RECORDS FOR THE EXERCISE
===============

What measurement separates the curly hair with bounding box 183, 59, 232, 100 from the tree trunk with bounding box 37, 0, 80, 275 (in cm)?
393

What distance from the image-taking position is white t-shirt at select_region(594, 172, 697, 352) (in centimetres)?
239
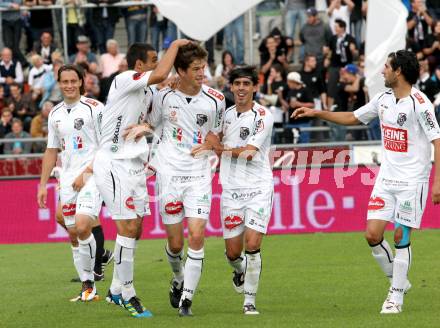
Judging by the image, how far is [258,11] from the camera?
2525 cm

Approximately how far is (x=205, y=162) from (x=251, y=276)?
47.3 inches

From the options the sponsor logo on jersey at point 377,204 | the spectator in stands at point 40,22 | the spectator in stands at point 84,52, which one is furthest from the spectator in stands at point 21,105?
the sponsor logo on jersey at point 377,204

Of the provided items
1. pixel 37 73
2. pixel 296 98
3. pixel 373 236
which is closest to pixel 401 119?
pixel 373 236

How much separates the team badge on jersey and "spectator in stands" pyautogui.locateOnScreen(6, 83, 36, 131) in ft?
35.7

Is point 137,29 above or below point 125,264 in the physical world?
above

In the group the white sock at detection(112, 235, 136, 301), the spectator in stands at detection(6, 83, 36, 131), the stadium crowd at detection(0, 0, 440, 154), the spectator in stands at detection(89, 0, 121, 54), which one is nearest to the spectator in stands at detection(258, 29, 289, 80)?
the stadium crowd at detection(0, 0, 440, 154)

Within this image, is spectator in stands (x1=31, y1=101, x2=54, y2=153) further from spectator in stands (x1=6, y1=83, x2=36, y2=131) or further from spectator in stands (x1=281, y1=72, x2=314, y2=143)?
spectator in stands (x1=281, y1=72, x2=314, y2=143)

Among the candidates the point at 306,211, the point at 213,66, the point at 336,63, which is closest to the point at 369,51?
the point at 306,211

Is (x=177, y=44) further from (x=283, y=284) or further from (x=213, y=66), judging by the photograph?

===============

AIM
Write out all of the entries above word for word, leaving the pictures out.

FULL OUTPUT
What measurement separates the curly hair with bounding box 183, 59, 232, 100 from the tree trunk with bounding box 37, 0, 80, 275 (in cm)?
393

What distance from the image-taking position is white t-shirt at select_region(594, 172, 697, 352) (in centimetres)?
239
Judging by the image, how far is [258,11] from the camera?
2525 cm

Approximately how far is (x=205, y=162) from (x=251, y=276)?
47.3 inches

From the options the sponsor logo on jersey at point 377,204 | the spectator in stands at point 40,22 | the spectator in stands at point 84,52, which one is furthest from the spectator in stands at point 21,105?
the sponsor logo on jersey at point 377,204

Of the provided items
1. pixel 37 73
2. pixel 296 98
3. pixel 373 236
which is closest to pixel 401 119?
pixel 373 236

How much separates the team badge on jersey and "spectator in stands" pyautogui.locateOnScreen(6, 83, 36, 131) in ft?
35.7

Is point 137,29 above or below point 125,264 in the physical world?
above

In the group the white sock at detection(112, 235, 136, 301), the spectator in stands at detection(6, 83, 36, 131), the stadium crowd at detection(0, 0, 440, 154), the spectator in stands at detection(89, 0, 121, 54), which one is nearest to the spectator in stands at detection(258, 29, 289, 80)?
the stadium crowd at detection(0, 0, 440, 154)

Within this image, is spectator in stands (x1=31, y1=101, x2=54, y2=153) further from spectator in stands (x1=6, y1=83, x2=36, y2=131) or further from spectator in stands (x1=281, y1=72, x2=314, y2=143)?
spectator in stands (x1=281, y1=72, x2=314, y2=143)

Among the candidates the point at 306,211, the point at 213,66, the point at 336,63, which is closest to the point at 369,51?
the point at 306,211

Is (x=177, y=44) further from (x=283, y=284) or further from (x=213, y=66), judging by the photograph?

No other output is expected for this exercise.